Статья:
____________
Преподобный Варсонофий о М.Ю. Лермонтове и Ф.И. Достоевском

     Преподобный Варсонофий неоднократно обращался к творчеству М.Ю. Лермонтова. Старец видел гениальность поэта, его озарения, его тоску о Боге: «По блаженной жизни тоскует теперь на земле человеческая душа. Есть предание, что раньше, чем человеку родиться в мир, душа его видит те небесные красоты, и, вселившись в тело земного человека, продолжает тосковать по этим красотам. Так Лермонтов объяснил присущую многим людям непонятную тоску. Он говорит, что за красотой земной душе снился лучший, прекраснейший мир иной. И эта тоска по Боге – удел большинства людей».
____________
Задача: Что, согласно статье о преподобном Варсонофии и Лермонтове, старец называет уделом большинства людей?

Исходные записи:
____________
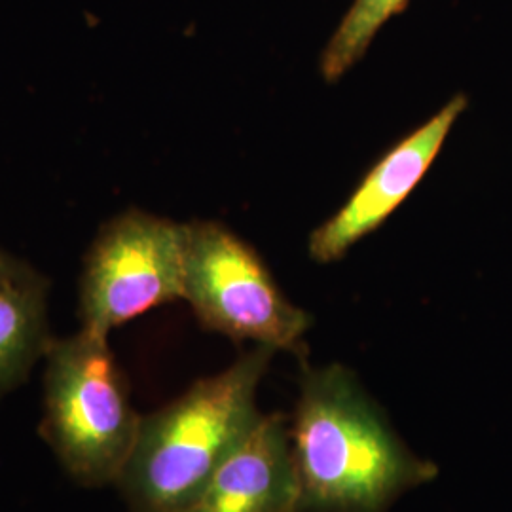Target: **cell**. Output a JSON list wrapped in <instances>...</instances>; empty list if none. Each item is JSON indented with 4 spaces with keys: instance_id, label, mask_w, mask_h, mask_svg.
Instances as JSON below:
<instances>
[{
    "instance_id": "obj_5",
    "label": "cell",
    "mask_w": 512,
    "mask_h": 512,
    "mask_svg": "<svg viewBox=\"0 0 512 512\" xmlns=\"http://www.w3.org/2000/svg\"><path fill=\"white\" fill-rule=\"evenodd\" d=\"M184 294V224L129 209L107 222L80 279L82 329L110 332Z\"/></svg>"
},
{
    "instance_id": "obj_3",
    "label": "cell",
    "mask_w": 512,
    "mask_h": 512,
    "mask_svg": "<svg viewBox=\"0 0 512 512\" xmlns=\"http://www.w3.org/2000/svg\"><path fill=\"white\" fill-rule=\"evenodd\" d=\"M44 359L42 439L78 484H116L128 465L143 416L131 404L109 336L80 329L52 340Z\"/></svg>"
},
{
    "instance_id": "obj_2",
    "label": "cell",
    "mask_w": 512,
    "mask_h": 512,
    "mask_svg": "<svg viewBox=\"0 0 512 512\" xmlns=\"http://www.w3.org/2000/svg\"><path fill=\"white\" fill-rule=\"evenodd\" d=\"M274 353L255 346L141 418L128 465L116 482L131 512H188L260 420L258 385Z\"/></svg>"
},
{
    "instance_id": "obj_8",
    "label": "cell",
    "mask_w": 512,
    "mask_h": 512,
    "mask_svg": "<svg viewBox=\"0 0 512 512\" xmlns=\"http://www.w3.org/2000/svg\"><path fill=\"white\" fill-rule=\"evenodd\" d=\"M50 342L44 279L31 272L0 283V397L25 382Z\"/></svg>"
},
{
    "instance_id": "obj_1",
    "label": "cell",
    "mask_w": 512,
    "mask_h": 512,
    "mask_svg": "<svg viewBox=\"0 0 512 512\" xmlns=\"http://www.w3.org/2000/svg\"><path fill=\"white\" fill-rule=\"evenodd\" d=\"M289 431L302 512H387L439 475L399 439L344 365L304 372Z\"/></svg>"
},
{
    "instance_id": "obj_7",
    "label": "cell",
    "mask_w": 512,
    "mask_h": 512,
    "mask_svg": "<svg viewBox=\"0 0 512 512\" xmlns=\"http://www.w3.org/2000/svg\"><path fill=\"white\" fill-rule=\"evenodd\" d=\"M188 512H302L289 421L262 414Z\"/></svg>"
},
{
    "instance_id": "obj_6",
    "label": "cell",
    "mask_w": 512,
    "mask_h": 512,
    "mask_svg": "<svg viewBox=\"0 0 512 512\" xmlns=\"http://www.w3.org/2000/svg\"><path fill=\"white\" fill-rule=\"evenodd\" d=\"M465 109L467 97L459 93L429 122L389 148L342 209L313 230L308 241L311 258L319 264L340 260L357 241L378 230L427 175Z\"/></svg>"
},
{
    "instance_id": "obj_4",
    "label": "cell",
    "mask_w": 512,
    "mask_h": 512,
    "mask_svg": "<svg viewBox=\"0 0 512 512\" xmlns=\"http://www.w3.org/2000/svg\"><path fill=\"white\" fill-rule=\"evenodd\" d=\"M183 300L205 329L275 351H298L311 325L255 249L213 220L184 224Z\"/></svg>"
},
{
    "instance_id": "obj_9",
    "label": "cell",
    "mask_w": 512,
    "mask_h": 512,
    "mask_svg": "<svg viewBox=\"0 0 512 512\" xmlns=\"http://www.w3.org/2000/svg\"><path fill=\"white\" fill-rule=\"evenodd\" d=\"M408 0H353L321 55V74L338 82L368 52L385 23L399 16Z\"/></svg>"
},
{
    "instance_id": "obj_10",
    "label": "cell",
    "mask_w": 512,
    "mask_h": 512,
    "mask_svg": "<svg viewBox=\"0 0 512 512\" xmlns=\"http://www.w3.org/2000/svg\"><path fill=\"white\" fill-rule=\"evenodd\" d=\"M31 272H33V270H31L27 264L19 262L16 256L8 255L6 251L0 249V283L18 279V277L31 274Z\"/></svg>"
}]
</instances>
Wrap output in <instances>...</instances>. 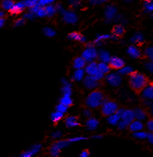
____________
Результат: Уделом большинства людей старец называет тоску по Богу.